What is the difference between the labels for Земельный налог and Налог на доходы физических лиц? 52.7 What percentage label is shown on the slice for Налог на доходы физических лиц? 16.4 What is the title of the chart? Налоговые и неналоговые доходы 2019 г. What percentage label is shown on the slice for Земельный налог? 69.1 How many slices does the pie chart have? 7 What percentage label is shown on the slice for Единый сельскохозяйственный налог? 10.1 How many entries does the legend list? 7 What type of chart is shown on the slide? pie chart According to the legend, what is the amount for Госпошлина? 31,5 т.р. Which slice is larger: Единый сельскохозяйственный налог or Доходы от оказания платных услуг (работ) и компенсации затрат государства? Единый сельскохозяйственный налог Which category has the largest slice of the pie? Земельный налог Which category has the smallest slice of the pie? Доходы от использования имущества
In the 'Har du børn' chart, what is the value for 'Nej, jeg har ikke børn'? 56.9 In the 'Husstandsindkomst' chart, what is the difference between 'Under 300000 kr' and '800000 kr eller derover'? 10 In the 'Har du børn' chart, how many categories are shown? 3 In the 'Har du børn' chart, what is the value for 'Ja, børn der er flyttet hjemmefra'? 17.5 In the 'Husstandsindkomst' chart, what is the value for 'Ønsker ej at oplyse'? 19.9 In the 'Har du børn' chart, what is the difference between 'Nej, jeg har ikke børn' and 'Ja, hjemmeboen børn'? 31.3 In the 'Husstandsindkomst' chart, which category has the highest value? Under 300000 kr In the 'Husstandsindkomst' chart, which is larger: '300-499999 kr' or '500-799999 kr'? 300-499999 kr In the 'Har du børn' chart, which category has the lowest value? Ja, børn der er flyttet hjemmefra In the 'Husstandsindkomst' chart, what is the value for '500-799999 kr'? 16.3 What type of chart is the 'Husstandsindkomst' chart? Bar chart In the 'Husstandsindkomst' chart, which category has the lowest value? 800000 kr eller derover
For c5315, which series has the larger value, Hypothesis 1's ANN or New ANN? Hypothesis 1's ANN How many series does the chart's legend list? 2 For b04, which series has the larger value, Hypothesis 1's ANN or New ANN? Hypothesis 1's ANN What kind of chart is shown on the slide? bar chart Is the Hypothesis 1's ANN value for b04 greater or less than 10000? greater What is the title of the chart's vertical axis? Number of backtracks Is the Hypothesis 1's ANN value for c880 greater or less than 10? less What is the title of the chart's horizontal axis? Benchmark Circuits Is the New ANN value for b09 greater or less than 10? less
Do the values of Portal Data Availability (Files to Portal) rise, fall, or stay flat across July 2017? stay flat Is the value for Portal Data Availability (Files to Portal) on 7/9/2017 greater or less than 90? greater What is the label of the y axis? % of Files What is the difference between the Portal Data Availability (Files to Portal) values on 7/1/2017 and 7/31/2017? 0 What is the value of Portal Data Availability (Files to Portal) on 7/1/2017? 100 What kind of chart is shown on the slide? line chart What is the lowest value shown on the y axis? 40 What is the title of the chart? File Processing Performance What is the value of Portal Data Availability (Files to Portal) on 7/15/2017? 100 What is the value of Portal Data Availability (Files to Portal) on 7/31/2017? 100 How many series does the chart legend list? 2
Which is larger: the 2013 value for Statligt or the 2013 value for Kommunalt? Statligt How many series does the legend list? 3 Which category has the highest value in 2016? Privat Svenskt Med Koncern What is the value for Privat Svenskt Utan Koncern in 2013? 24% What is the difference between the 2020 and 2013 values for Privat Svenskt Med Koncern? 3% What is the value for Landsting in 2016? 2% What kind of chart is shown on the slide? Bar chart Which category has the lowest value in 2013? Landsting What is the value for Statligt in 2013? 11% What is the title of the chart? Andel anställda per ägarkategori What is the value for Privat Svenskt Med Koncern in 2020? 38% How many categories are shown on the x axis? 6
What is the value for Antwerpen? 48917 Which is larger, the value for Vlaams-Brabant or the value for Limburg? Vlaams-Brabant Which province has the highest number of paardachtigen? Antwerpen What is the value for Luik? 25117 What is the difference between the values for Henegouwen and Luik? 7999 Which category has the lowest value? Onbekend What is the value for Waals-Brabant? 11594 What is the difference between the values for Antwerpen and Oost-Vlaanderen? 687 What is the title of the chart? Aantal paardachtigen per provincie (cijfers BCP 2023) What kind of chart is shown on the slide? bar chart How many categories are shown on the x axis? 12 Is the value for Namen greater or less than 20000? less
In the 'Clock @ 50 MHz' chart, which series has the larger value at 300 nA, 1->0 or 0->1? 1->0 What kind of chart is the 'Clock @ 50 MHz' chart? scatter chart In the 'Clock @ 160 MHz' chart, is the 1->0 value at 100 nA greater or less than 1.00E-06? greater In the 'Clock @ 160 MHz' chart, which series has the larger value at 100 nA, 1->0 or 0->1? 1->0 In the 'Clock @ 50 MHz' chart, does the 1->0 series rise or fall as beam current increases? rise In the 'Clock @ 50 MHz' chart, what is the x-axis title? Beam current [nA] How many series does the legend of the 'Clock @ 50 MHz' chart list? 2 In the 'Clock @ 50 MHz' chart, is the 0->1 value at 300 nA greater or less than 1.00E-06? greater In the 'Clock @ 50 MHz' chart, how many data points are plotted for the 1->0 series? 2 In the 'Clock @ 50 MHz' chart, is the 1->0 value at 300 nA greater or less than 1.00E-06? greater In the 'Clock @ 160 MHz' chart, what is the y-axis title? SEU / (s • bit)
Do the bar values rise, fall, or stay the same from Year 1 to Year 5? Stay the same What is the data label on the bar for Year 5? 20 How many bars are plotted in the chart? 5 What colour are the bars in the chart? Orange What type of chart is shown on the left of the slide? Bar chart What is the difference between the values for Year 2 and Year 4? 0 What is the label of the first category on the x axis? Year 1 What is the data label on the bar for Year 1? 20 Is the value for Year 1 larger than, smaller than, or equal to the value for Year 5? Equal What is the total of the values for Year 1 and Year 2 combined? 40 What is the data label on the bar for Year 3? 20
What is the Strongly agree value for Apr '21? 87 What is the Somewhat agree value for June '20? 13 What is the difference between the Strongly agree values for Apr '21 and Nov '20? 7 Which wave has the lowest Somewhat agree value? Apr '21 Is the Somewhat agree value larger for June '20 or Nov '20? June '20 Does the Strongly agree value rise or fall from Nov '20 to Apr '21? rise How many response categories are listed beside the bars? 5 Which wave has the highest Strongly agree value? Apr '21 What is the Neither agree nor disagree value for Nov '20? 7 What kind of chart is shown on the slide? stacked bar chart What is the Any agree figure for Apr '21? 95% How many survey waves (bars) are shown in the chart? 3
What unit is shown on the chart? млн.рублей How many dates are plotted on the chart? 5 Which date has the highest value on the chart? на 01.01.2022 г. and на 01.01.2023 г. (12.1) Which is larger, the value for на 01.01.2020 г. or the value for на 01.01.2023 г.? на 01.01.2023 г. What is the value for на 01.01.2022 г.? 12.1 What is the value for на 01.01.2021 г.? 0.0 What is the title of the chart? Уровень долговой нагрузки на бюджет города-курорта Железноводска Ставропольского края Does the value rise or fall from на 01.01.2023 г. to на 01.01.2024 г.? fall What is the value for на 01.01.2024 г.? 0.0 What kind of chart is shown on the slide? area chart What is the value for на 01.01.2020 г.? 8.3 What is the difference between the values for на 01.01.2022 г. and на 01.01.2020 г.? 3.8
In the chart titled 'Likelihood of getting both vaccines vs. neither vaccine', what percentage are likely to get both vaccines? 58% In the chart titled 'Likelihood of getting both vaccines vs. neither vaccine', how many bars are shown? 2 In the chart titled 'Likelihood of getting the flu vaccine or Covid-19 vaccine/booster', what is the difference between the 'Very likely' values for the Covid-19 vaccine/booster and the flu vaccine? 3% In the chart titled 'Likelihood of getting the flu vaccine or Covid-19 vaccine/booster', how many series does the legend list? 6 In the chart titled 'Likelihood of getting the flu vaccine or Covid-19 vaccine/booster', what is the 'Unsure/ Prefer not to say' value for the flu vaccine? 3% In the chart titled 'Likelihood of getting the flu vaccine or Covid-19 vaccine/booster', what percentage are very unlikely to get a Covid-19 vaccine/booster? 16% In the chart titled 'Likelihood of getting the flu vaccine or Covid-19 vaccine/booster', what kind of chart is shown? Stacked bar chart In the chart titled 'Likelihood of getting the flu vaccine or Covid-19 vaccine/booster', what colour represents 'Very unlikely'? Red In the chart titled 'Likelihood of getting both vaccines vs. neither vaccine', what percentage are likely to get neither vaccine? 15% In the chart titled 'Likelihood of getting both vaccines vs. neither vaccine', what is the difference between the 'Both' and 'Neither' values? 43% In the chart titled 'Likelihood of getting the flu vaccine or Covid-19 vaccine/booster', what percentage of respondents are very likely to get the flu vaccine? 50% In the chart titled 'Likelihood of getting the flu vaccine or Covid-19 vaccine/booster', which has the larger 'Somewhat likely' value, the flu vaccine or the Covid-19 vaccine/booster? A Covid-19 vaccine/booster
···
Reproduce the rows from the very first one through the line that contains "value? 800000 kr eller derover", with no changes.

> _Written reply_:
What is the difference between the labels for Земельный налог and Налог на доходы физических лиц? 52.7 What percentage label is shown on the slice for Налог на доходы физических лиц? 16.4 What is the title of the chart? Налоговые и неналоговые доходы 2019 г. What percentage label is shown on the slice for Земельный налог? 69.1 How many slices does the pie chart have? 7 What percentage label is shown on the slice for Единый сельскохозяйственный налог? 10.1 How many entries does the legend list? 7 What type of chart is shown on the slide? pie chart According to the legend, what is the amount for Госпошлина? 31,5 т.р. Which slice is larger: Единый сельскохозяйственный налог or Доходы от оказания платных услуг (работ) и компенсации затрат государства? Единый сельскохозяйственный налог Which category has the largest slice of the pie? Земельный налог Which category has the smallest slice of the pie? Доходы от использования имущества
In the 'Har du børn' chart, what is the value for 'Nej, jeg har ikke børn'? 56.9 In the 'Husstandsindkomst' chart, what is the difference between 'Under 300000 kr' and '800000 kr eller derover'? 10 In the 'Har du børn' chart, how many categories are shown? 3 In the 'Har du børn' chart, what is the value for 'Ja, børn der er flyttet hjemmefra'? 17.5 In the 'Husstandsindkomst' chart, what is the value for 'Ønsker ej at oplyse'? 19.9 In the 'Har du børn' chart, what is the difference between 'Nej, jeg har ikke børn' and 'Ja, hjemmeboen børn'? 31.3 In the 'Husstandsindkomst' chart, which category has the highest value? Under 300000 kr In the 'Husstandsindkomst' chart, which is larger: '300-499999 kr' or '500-799999 kr'? 300-499999 kr In the 'Har du børn' chart, which category has the lowest value? Ja, børn der er flyttet hjemmefra In the 'Husstandsindkomst' chart, what is the value for '500-799999 kr'? 16.3 What type of chart is the 'Husstandsindkomst' chart? Bar chart In the 'Husstandsindkomst' chart, which category has the lowest value? 800000 kr eller derover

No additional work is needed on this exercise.